Sur le papier, c’était incroyablement compliqué d’aller le séduire mais, dans la réalité, ça a été plutôt fluide… J’ai envoyé un pitch sur une adresse mail générique que j’avais trouvée et, quelques jours plus tard, j‘ai reçu une réponse de sa part qui me disait que c’était une bonne idée et qu’il aimerait bien me rencontrer lors de son prochain passage à Paris ! On s’est vus, il m’a expliqué qu’il ne connaissait absolument rien en manga mais que ça pouvait être un bon moyen de communication entre lui et la nouvelle génération. Il a adhéré au concept et à l’histoire au point d’être d’accord pour apparaître dans le manga mais aussi pour prodiguer des conseils sur les échecs.

Un projet qui fédère donc au-delà des origines, des profils, des âges et des frontières…

C’est exactement ça et tout de suite, Kasparov a compris que grâce à un manga comme celui-ci, l’intérêt pour les échecs allait se développer à l’international, et tout particulièrement au Japon où ça ne se pratique que très peu.

Je parle souvent de « soft power » et c’est la réalité, la preuve avec ce jeu ! À partir du moment où on utilise les bons outils populaires, on peut faire passer pas mal d’idées et là, c’est le cas avec les échecs qui touchent une jeune génération à travers le manga.

C’est difficile pour le moment de quantifier avec exactitude l’impact de cette série sur le développement des clubs d’échecs mais on voit des enfants s’inscrire parce qu’ils ont lu le manga Blitz

Blitz est également une application…

Il n’est pas nécessaire de savoir jouer aux échecs pour apprécier Blitz mais on s’est dit qu’après une lecture du manga, beaucoup aurait envie de faire une partie d’échecs, d’où la création de cette petite application gratuite.

 

 

L’engouement pour Blitz rassure car ça signifie qu’on peut toujours intéresser les plus jeunes à la lecture…

Exactement et il faut en tirer des leçons. Certains collèges ou écoles m’ont d’ailleurs demandé d’intervenir car ils utilisent Blitz comme outil pédagogique au programme. Ça fait évidemment bizarre de se dire que des élèves étudient notre manga au même titre que Zola ! (rires) L’Éducation nationale a sauté le pas parce qu’elle a bien compris que pour inculquer le plaisir de la lecture aux jeunes malgré la concurrence des tablettes, il fallait réussir à les séduire.
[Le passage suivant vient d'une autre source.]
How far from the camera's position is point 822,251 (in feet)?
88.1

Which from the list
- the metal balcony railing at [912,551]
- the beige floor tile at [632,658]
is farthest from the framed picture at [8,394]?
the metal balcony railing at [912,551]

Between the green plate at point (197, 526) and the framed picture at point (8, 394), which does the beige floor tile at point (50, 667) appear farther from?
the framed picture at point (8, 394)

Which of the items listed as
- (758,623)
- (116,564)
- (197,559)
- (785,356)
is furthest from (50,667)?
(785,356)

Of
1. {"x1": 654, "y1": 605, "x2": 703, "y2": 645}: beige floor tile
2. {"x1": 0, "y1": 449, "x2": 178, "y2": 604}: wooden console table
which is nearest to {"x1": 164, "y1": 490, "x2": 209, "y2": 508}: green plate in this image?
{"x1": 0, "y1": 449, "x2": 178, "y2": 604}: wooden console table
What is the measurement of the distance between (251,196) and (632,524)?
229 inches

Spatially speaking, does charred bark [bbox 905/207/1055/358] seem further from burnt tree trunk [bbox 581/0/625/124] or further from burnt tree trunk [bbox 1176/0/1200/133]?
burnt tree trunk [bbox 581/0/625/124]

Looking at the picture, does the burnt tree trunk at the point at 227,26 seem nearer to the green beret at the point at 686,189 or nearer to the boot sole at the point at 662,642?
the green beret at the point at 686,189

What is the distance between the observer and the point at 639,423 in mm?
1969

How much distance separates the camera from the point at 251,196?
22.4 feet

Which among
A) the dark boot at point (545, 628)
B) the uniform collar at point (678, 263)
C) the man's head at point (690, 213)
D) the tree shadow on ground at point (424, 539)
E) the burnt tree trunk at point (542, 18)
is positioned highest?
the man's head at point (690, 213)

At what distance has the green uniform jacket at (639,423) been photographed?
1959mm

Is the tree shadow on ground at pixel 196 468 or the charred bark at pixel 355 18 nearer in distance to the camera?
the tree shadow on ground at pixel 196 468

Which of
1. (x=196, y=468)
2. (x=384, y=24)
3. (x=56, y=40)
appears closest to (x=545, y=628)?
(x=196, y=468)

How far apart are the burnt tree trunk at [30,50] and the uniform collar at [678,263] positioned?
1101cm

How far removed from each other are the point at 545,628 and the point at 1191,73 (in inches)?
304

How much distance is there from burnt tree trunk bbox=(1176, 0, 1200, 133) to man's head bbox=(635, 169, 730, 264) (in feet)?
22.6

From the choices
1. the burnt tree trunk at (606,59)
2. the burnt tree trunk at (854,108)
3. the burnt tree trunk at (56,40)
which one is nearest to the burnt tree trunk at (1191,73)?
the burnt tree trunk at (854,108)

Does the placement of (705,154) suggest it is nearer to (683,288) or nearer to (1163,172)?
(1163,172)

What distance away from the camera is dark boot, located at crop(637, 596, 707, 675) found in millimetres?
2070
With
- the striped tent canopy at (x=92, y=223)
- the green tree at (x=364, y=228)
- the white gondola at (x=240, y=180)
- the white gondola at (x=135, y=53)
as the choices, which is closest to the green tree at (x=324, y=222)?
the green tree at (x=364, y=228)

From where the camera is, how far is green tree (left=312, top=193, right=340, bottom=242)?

Les mangas deviennent une véritable porte d’entrée vers la littérature…

J’en reviens nécessairement au « soft power » et je n’ai que ce mot-là à la bouche parce que je suis intimement persuadé qu’on ne changera les choses qu’en convainquant les gens, pas en les contraignant. Seule la manière douce et subtile fonctionne sur le long terme…

Le « soft power » est un jeu de séduction ?

Oui dans l’absolu mais le problème c’est le terme de « séduction » car beaucoup y voient quelque chose de péjoratif. Je dirais que le « soft power » est une sorte de pouvoir de convaincre de manière positive. Dans le registre du manga, on l’a déjà vu avec Captain Tsubasa (devenu Olive et Tom en français) et l’augmentation des inscriptions dans les clubs de foot mais c’est valable pour tous les grands sujets de la société !

 

 

Blitz est un manga (le seul d’ailleurs) imprimé à Monaco…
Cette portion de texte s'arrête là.